Moreover, a data warehouse is viewed to comprise of both success and failure factors that contribute towards the key performance indicators of an organization. The success of a data warehouse depends on the implementation of a correct model which support the core functions of the warehouse. The success of the data warehouse is thus determined by the success factors that are implemented in support of the chosen model while the failure of the data warehouse emanates from the weaknesses and threats that face the warehouse and no preventive measures are taken. Therefore, the success factors are such as support of the top management, and implementation and acquisition of quality sources of data which are well-defined and profound to meet the business needs and fully satisfy the data warehouse demands (Kesner, 2009). Also, having adequate knowledge of climatic factors is an essential factor since it enables prevention of further climatic impacts. On the other hand, the failure factors include the negative influence of political, economic, and climatic factors. Inadequate funds for implementation of required data warehouse model is also another failure factor. Therefore, it is essential that a data warehouse implements the best model to help in achieving the organizational objectives. The multidimensional model is thus viewed to be the best data warehouse model since it meets most of the warehouse requirements.

References

Bevanda, V. (2018). Decision Engineering: Settling A Lean Decision Modeling Approach. Varazdin: Varazdin Development and Entrepreneurship Agency (VADA).

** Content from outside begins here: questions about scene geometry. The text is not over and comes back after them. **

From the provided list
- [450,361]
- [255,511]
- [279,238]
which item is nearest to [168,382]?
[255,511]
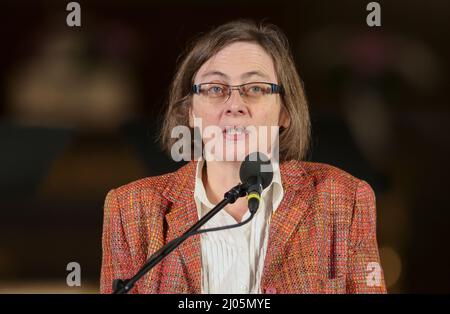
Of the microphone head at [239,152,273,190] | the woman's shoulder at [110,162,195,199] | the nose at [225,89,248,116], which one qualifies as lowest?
the woman's shoulder at [110,162,195,199]

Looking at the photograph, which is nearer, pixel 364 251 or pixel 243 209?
pixel 364 251

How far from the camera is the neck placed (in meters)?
2.07

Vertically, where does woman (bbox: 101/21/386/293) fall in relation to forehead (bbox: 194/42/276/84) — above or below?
below

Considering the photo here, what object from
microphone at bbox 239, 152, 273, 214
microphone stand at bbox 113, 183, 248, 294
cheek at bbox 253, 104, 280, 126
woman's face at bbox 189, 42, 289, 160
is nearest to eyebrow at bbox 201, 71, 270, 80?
woman's face at bbox 189, 42, 289, 160

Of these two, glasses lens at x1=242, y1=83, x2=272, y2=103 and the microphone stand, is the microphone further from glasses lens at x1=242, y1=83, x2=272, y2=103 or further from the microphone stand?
glasses lens at x1=242, y1=83, x2=272, y2=103

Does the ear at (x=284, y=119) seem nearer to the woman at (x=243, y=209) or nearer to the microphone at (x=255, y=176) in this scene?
the woman at (x=243, y=209)

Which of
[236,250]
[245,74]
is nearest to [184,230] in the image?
[236,250]

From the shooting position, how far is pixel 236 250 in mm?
1987

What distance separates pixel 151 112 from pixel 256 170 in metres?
0.93

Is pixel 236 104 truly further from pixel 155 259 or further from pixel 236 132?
Answer: pixel 155 259

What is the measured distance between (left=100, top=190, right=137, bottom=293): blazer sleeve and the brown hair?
424mm

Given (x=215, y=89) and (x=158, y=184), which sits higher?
(x=215, y=89)

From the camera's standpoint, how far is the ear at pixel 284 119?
2.15m
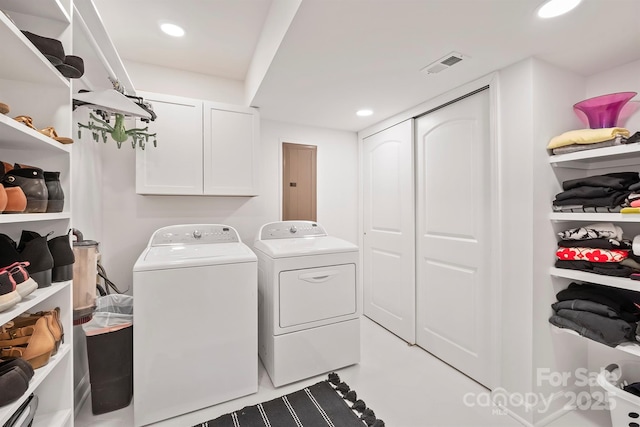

Eskelinen, T., Räsänen, T., Santti, U., Happonen, A., & Kajanus, M. (2017). Designing a Business Model for Environmental Monitoring Services using Fast MCDS Innovation Support Tools. Technology Innovation Management Review, 7(11), 36-46.

Kesner, R. M., & Russell, B. (2009). Enabling business processes through information management and IT systems: The FastFit and winter gear distributors case studies. Journal of Information Systems Education, 20(4), 401-405.

Roberts, B., & Koumpis, A. (2004). A framework for situation room analysis and exploration of its application potential in the information technologies market. Management Decision, 42(7), 882-891.

Suen, J., Wu, T., & Lin, K. (2018). A System Framework Design for Virtual Reality Game Using Gameplay Big Data Technology. International Journal of Organizational Innovation (Online), 11(2), 230-239.

Devlin, B., & Cote, L. D. (1996). Data warehouse: from architecture to implementation. Addison-Wesley Longman Publishing Co., Inc.

Sahama, T. R., & Croll, P. R. (2007, January). A data warehouse architecture for clinical data warehousing. In Proceedings of the fifth Australasian Symposium on ACSW frontiers-Volume 68 (pp. 227-232). Australian Computer Society, Inc.